# Page excerpt:
This was when I began to panic. I had jokingly told a friend in
training that I would let Africa do anything it wanted to my hair, just as long
as it didn’t shave me bald—and yet here these indomitable mommas stood,
frowning at my head with much the attitude of Kitchener regarding the Germans
on the fields of Flanders. I had the sinking
feeling that I might be sheared against my will.
I began pleading in earnest; Mama Jeanne argued hard for the
prosecution. I would like it much better once these dirty dreads were gone. My
head would be so light! I could feel the breeze on the back of my neck! And
besides, it would look much better; this rastaman getup didn’t suit a young
lady, not at all. I held my ground, and eventually the hand holding the
couscous baton was thrown up in exasperation at my intransigence. I had won
this round, and my hair was safe—for now.
Still slightly suspicious |
This past Sunday took a different tone; I had my first truly
productive day here, which was a good feeling. Twenty-one stagaires, a current
Volunteer, and a driver met at the training center in Bokito to cram into a
single van—no, you did not read that incorrectly; yes, This Is Africa—and begin
the pothole slalom that is our twice-weekly venture into Bafia. We spent the
morning being drilled by two more current Volunteers on mountain bike
maintenance. After being put through the paces in a speed-repair race (patch a
tire! Use the chain-breaker to remove a busted link from the chain, then feed
it back through the gears! Bike to the crossroads and back, and for God’s sake
don’t forget your helmet!) we were free for the afternoon. I met up with a
friend in the Agro program, Grant, to help him build a raised bed garden behind
his homestay family’s house. It felt great to get my hands dirty again. I hadn’t realized how much I missed mucking
around in the earth. It was fun to get some neighborhood kids to join in; once
we explained the main idea, they set to with abandon, hacking at small banana
trees with the ubiquitous machete that every Cameroonian from age three on
seems to carry.

# Assignment:
Please write out the part of the Cameroon training excerpt starting at "This was when" and ending at "was safe—for now.". The listing isn't needed for this.

# Data section:
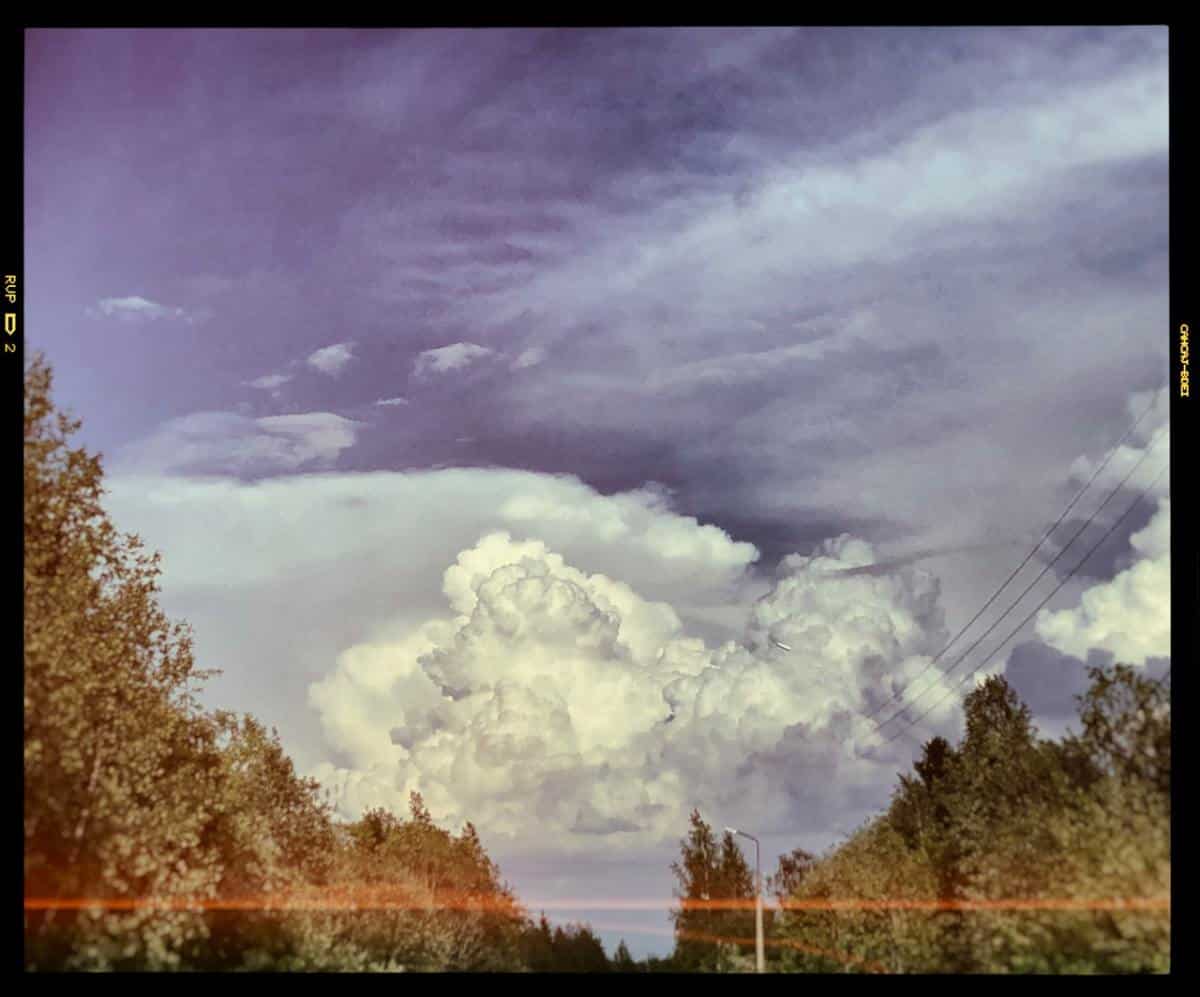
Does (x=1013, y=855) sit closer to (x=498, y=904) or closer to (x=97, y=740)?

# Answer box:
This was when I began to panic. I had jokingly told a friend in
training that I would let Africa do anything it wanted to my hair, just as long
as it didn’t shave me bald—and yet here these indomitable mommas stood,
frowning at my head with much the attitude of Kitchener regarding the Germans
on the fields of Flanders. I had the sinking
feeling that I might be sheared against my will.
I began pleading in earnest; Mama Jeanne argued hard for the
prosecution. I would like it much better once these dirty dreads were gone. My
head would be so light! I could feel the breeze on the back of my neck! And
besides, it would look much better; this rastaman getup didn’t suit a young
lady, not at all. I held my ground, and eventually the hand holding the
couscous baton was thrown up in exasperation at my intransigence. I had won
this round, and my hair was safe—for now.